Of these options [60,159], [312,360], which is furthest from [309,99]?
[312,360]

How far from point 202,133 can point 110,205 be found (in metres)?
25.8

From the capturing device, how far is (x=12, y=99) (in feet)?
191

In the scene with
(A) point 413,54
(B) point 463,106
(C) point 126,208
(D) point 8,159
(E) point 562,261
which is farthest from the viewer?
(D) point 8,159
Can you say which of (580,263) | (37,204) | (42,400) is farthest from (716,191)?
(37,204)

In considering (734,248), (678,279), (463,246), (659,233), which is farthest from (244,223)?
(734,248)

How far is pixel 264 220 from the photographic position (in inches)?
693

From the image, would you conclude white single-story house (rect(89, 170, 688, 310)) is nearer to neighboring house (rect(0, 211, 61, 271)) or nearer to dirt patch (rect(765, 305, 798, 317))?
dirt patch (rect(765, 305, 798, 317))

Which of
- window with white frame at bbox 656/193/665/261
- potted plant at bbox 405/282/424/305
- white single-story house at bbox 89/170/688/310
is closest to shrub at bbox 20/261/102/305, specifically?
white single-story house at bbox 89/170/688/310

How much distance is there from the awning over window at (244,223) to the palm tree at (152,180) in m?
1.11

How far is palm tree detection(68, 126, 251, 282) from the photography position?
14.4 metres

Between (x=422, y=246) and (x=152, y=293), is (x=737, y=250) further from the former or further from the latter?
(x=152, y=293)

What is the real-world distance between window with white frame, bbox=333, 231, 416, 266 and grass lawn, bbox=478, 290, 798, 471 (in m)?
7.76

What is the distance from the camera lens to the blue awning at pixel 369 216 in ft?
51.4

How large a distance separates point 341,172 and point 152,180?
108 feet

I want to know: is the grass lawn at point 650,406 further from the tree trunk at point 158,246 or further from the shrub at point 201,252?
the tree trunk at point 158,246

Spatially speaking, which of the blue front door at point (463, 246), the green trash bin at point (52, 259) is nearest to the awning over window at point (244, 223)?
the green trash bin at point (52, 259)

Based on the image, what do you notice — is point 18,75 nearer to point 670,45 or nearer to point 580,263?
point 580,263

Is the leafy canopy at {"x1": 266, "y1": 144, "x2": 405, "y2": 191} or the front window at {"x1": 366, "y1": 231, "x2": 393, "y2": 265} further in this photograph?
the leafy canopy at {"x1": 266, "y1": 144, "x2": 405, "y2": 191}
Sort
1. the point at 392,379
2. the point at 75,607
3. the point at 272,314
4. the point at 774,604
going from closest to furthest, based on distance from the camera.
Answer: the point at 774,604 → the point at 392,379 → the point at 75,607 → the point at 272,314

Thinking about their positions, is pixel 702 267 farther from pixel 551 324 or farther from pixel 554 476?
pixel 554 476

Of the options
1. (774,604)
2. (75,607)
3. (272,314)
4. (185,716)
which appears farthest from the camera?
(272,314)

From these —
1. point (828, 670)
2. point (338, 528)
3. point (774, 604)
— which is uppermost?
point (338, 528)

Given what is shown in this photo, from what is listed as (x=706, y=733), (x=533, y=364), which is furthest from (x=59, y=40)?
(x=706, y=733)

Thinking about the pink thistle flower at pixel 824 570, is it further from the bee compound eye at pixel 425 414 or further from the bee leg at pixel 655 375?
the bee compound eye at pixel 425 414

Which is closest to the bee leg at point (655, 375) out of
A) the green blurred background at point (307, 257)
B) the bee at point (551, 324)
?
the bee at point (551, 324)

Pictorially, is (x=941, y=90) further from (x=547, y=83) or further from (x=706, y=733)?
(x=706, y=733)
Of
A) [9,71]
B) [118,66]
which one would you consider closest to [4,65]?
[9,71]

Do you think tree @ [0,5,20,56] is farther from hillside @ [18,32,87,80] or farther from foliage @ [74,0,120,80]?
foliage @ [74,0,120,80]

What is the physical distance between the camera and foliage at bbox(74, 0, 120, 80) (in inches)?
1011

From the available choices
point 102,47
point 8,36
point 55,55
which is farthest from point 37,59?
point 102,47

-------

_Task to carry out_
Rename "palm tree" to "coconut palm" throughout the material above, and write out all of it again with nothing else changed.

_Response_
Of these options [60,159], [312,360], which is furthest from [309,99]?
[312,360]

How far from point 202,133 can point 110,205 be found (in metres)?
25.8

From the capturing device, how far is (x=12, y=99) (in feet)?
191

In the scene with
(A) point 413,54
(B) point 463,106
(C) point 126,208
(D) point 8,159
(E) point 562,261
which is farthest from the viewer?
(D) point 8,159
Can you say which of (580,263) | (37,204) | (42,400) is farthest from (716,191)?
(37,204)

In considering (734,248), (678,279), (463,246), (659,233), which is farthest from (244,223)?
(734,248)

How far is pixel 264 220 from the photographic position (in inches)?
693

From the image, would you conclude white single-story house (rect(89, 170, 688, 310)) is nearer to neighboring house (rect(0, 211, 61, 271)) or nearer to dirt patch (rect(765, 305, 798, 317))?
dirt patch (rect(765, 305, 798, 317))

Which of
- window with white frame at bbox 656/193/665/261
- potted plant at bbox 405/282/424/305
- white single-story house at bbox 89/170/688/310
is closest to shrub at bbox 20/261/102/305, specifically?
white single-story house at bbox 89/170/688/310

How much distance is there from the awning over window at (244,223) to the coconut palm at (152,180) in m?
1.11

How far is coconut palm detection(68, 126, 251, 282) from the photography position?
14.4 metres

Between (x=422, y=246) and (x=152, y=293), is (x=737, y=250) further from the former or further from the latter?
(x=152, y=293)

What is the real-world distance between window with white frame, bbox=333, 231, 416, 266 and grass lawn, bbox=478, 290, 798, 471 (in m)?
7.76

What is the distance from the camera lens to the blue awning at pixel 369 216 in ft?
51.4

How large a distance separates point 341,172 and point 152,180?
108 feet

I want to know: is the grass lawn at point 650,406 further from the tree trunk at point 158,246 or further from the shrub at point 201,252?
the tree trunk at point 158,246

Spatially speaking, which of the blue front door at point (463, 246), the green trash bin at point (52, 259) is nearest to the awning over window at point (244, 223)?
the green trash bin at point (52, 259)

Based on the image, what do you notice — is point 18,75 nearer to point 670,45 or nearer to point 580,263?
point 580,263

Is the leafy canopy at {"x1": 266, "y1": 144, "x2": 405, "y2": 191} or the front window at {"x1": 366, "y1": 231, "x2": 393, "y2": 265} further in this photograph?
the leafy canopy at {"x1": 266, "y1": 144, "x2": 405, "y2": 191}
Sort
1. the point at 392,379
2. the point at 75,607
3. the point at 272,314
4. the point at 774,604
going from closest to furthest, based on distance from the camera.
Answer: the point at 774,604 → the point at 392,379 → the point at 75,607 → the point at 272,314

Thinking about their positions, is pixel 702 267 farther from pixel 551 324 or farther from pixel 554 476?
pixel 554 476

Of the options
1. (774,604)
2. (75,607)
3. (272,314)
4. (185,716)
which appears farthest from the camera?
(272,314)

From these —
1. point (828, 670)
2. point (338, 528)
3. point (774, 604)
— which is uppermost?
point (338, 528)

Given what is shown in this photo, from what is listed as (x=706, y=733), (x=533, y=364), which is furthest from (x=59, y=40)?
(x=706, y=733)

Thinking about the pink thistle flower at pixel 824 570, is it further from the bee compound eye at pixel 425 414 or further from the bee leg at pixel 655 375?
the bee compound eye at pixel 425 414

Which is closest to the bee leg at point (655, 375) out of
A) the green blurred background at point (307, 257)
B) the bee at point (551, 324)
?
the bee at point (551, 324)

Pictorially, is (x=941, y=90) further from (x=547, y=83) or further from (x=706, y=733)?
(x=706, y=733)
Of
A) [9,71]
B) [118,66]
which one would you consider closest to [4,65]?
[9,71]

Do you think tree @ [0,5,20,56] is farther from hillside @ [18,32,87,80] or farther from foliage @ [74,0,120,80]?
foliage @ [74,0,120,80]

What is the physical distance between the camera and foliage at bbox(74, 0, 120, 80) (in inches)?
1011

From the available choices
point 102,47
point 8,36
point 55,55
which is farthest from point 37,59?
point 102,47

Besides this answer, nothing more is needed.